-- GIVEN INSTRUCTION --
Arrange the part of the material that opens with the line containing "Within this image, is" and runs through the end of the material as a Markdown table with the columns Row and Line. Include both ends and leave out blank lines.

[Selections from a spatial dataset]
********************
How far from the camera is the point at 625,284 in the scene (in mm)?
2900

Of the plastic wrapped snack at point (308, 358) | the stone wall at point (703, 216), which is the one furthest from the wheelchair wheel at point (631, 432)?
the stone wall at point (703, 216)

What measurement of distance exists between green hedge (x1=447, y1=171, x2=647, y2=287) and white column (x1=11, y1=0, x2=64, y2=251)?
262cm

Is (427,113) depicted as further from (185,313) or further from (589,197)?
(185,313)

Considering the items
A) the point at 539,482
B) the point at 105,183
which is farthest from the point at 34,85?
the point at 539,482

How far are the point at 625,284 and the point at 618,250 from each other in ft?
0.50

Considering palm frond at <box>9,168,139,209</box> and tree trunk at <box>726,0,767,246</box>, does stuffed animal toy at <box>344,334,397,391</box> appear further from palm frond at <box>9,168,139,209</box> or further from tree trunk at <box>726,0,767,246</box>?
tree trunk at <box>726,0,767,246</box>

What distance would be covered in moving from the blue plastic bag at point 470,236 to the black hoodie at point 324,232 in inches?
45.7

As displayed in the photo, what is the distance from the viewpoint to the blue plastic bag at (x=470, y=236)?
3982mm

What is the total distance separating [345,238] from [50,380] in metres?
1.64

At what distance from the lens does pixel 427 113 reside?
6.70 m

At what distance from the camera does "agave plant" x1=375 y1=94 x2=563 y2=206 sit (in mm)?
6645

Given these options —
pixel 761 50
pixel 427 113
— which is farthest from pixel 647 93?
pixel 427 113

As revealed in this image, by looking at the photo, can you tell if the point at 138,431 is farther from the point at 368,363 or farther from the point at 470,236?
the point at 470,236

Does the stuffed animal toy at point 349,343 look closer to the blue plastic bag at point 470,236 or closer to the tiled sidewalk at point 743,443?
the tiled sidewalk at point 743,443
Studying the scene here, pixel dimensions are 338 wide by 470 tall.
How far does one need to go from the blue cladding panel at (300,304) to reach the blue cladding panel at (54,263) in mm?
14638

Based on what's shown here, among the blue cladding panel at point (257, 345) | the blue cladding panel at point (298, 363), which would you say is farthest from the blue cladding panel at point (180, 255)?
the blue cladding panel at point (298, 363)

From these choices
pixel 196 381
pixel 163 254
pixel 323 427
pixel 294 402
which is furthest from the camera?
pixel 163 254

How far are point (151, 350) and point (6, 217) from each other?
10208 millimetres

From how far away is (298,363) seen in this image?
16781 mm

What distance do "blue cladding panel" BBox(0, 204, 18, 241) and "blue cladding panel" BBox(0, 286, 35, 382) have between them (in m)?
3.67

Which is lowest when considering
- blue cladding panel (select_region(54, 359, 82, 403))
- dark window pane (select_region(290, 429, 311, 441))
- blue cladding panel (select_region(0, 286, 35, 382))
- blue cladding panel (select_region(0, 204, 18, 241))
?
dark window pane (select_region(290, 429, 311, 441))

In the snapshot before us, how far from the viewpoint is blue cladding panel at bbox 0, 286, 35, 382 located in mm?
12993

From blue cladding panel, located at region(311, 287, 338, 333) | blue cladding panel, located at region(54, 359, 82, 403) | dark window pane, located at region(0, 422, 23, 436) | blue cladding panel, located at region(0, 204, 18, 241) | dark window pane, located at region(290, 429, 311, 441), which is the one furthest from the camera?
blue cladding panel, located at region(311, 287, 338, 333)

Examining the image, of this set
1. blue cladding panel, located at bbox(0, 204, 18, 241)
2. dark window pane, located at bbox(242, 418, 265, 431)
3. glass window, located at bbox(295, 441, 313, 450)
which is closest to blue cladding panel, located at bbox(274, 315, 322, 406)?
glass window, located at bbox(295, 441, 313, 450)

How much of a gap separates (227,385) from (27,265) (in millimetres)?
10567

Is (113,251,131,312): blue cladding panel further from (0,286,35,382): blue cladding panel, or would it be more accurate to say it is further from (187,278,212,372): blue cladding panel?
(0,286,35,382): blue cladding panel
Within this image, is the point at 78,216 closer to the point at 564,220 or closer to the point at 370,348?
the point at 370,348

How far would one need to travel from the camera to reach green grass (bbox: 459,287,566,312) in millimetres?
********************
-- OUTPUT FOR THIS TASK --
| Row | Line |
|---|---|
| 1 | Within this image, is the point at 78,216 closer to the point at 564,220 or closer to the point at 370,348? |
| 2 | the point at 370,348 |
| 3 | How far would one need to travel from the camera to reach green grass (bbox: 459,287,566,312) in millimetres? |